A larger and more diverse dataset would help with analysis in the binary classification tasks along with more samples of positive covid cases from a larger range of facilities. This would lessen the impact of a hold-one-out study of the generalizability of models trained on chest x-rays. This way we could repeat the hold-one-out experiments without the model suffering due to a significant reduction in training samples of any class.
Data Availability
All data produced in the present study are available upon reasonable request to the authors
ACKNOWLEDGMENTS
This research work and effort was partially supported by the National Science Foundation EPSCoR grant number 1946391, and the National Science Foundation with grant number 1239812, 1452211, 1553680, 1723529, 2054737, and 2216084, National Institute of Health grant R01LM012601, as well as was partially supported by National Institute of Health grant from the National Institute of General Medical Sciences (P20GM103429).
Footnotes
Data statement.
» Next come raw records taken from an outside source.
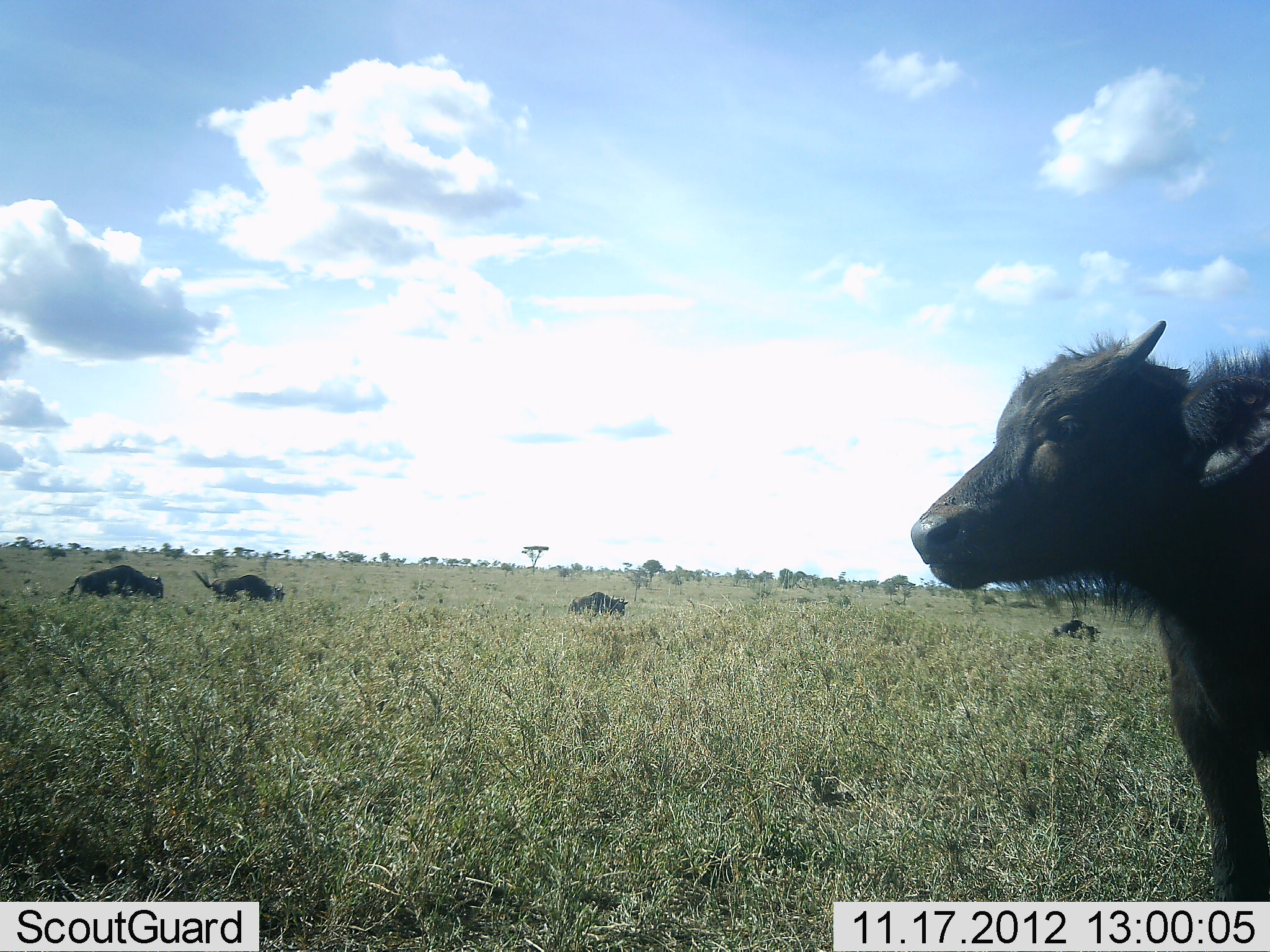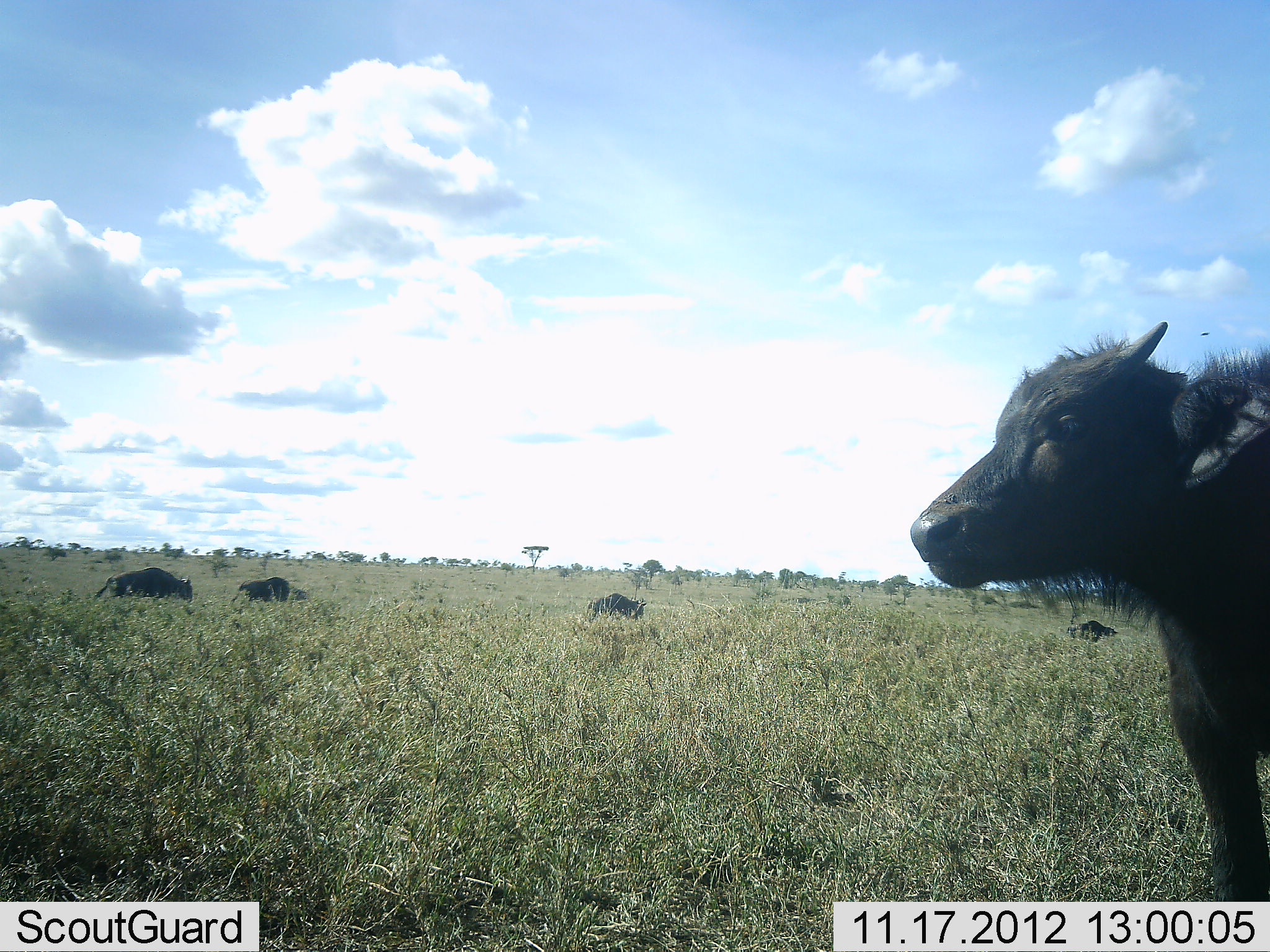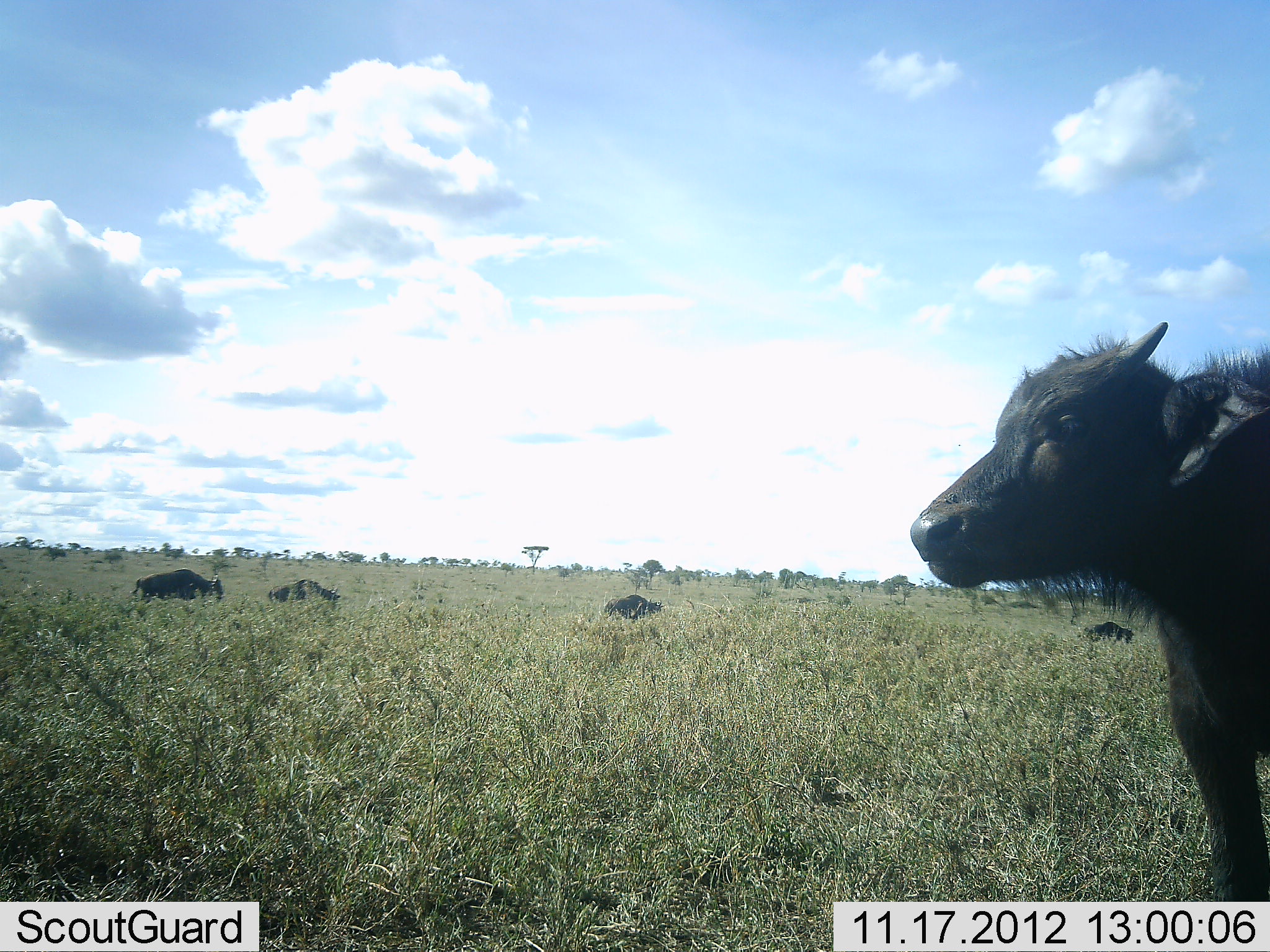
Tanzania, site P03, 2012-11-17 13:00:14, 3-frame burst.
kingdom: Animalia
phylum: Chordata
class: Mammalia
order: Artiodactyla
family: Bovidae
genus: Syncerus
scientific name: Syncerus caffer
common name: cape buffalo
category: buffalo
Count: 5.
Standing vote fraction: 83%.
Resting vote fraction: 0%.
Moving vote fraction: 75%.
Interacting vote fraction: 0%.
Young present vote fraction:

The clinical data and chest x-ray image data for this study were collected and prepared by the residents and researchers of the Joint Translational Research Lab of Arkansas State University (A-State) and St. Bernards Medical Center (SBMC) Internal Medicine Residency Program. As data collection is on-going for the project stage-II of clinical testing, raw data is not currently available for data sharing to the public.
Ethics. This study was approved by the St. Bernards Medical Center’s Institutional Review Board (IRB).